# Data excerpts:
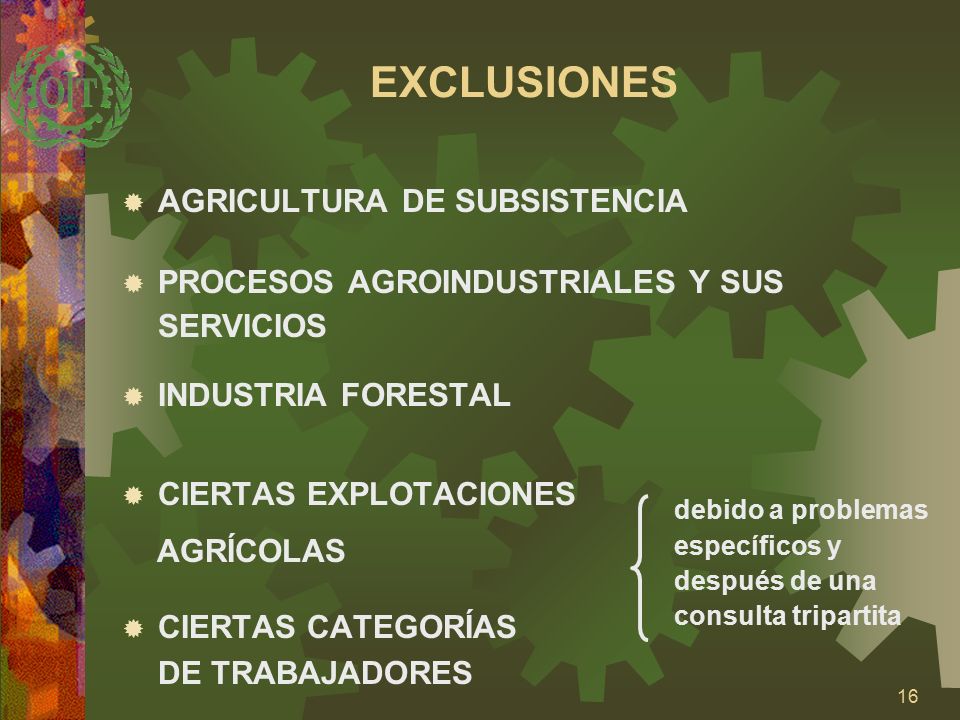 OIT

EXCLUSIONES

AGRICULTURA DE SUBSISTENCIA

PROCESOS AGROINDUSTRIALES Y SUS SERVICIOS

INDUSTRIA FORESTAL

CIERTAS EXPLOTACIONES AGRÍCOLAS

CIERTAS CATEGORÍAS DE TRABAJADORES

debido a problemas específicos y después de una consulta tripartita

16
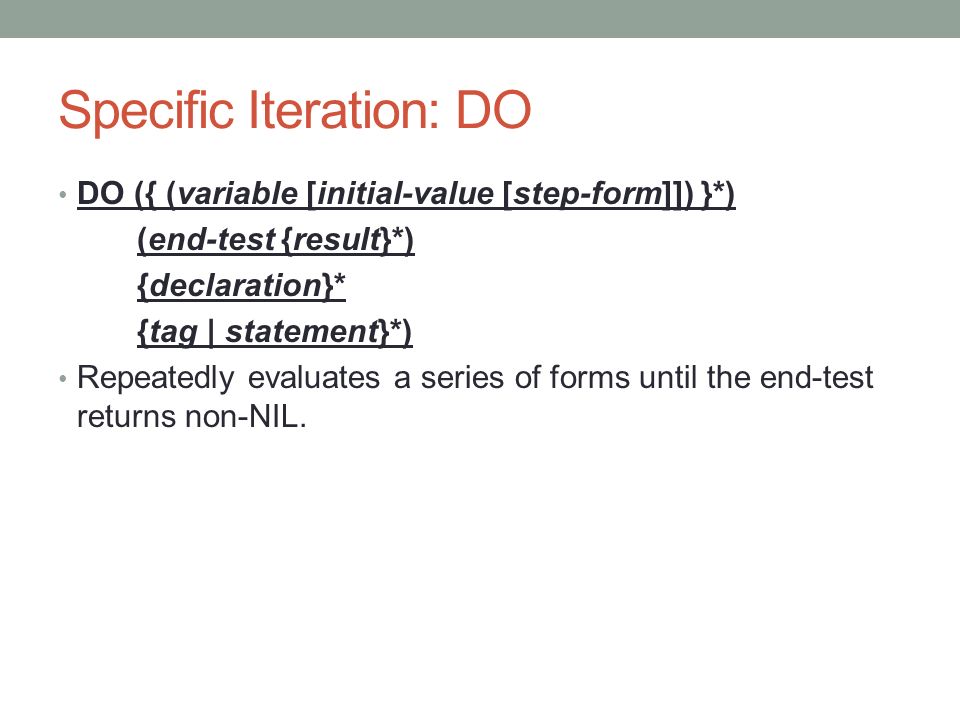 Specific Iteration: DO

• DO ({ (variable [initial-value [step-form]]) }*)
(end-test {result}*)
{declaration}*
{tag | statement}*)

• Repeatedly evaluates a series of forms until the end-test returns non-NIL.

# To do:
Copy the lines from the line that contains "PROCESOS AGROINDUSTRIALES Y SUS SERVICIOS" through the end of the records, exactly and with nothing added; leave the pictures out.

# Exercise solution:
PROCESOS AGROINDUSTRIALES Y SUS SERVICIOS

INDUSTRIA FORESTAL

CIERTAS EXPLOTACIONES AGRÍCOLAS

CIERTAS CATEGORÍAS DE TRABAJADORES

debido a problemas específicos y después de una consulta tripartita

16
 Specific Iteration: DO

• DO ({ (variable [initial-value [step-form]]) }*)
(end-test {result}*)
{declaration}*
{tag | statement}*)

• Repeatedly evaluates a series of forms until the end-test returns non-NIL.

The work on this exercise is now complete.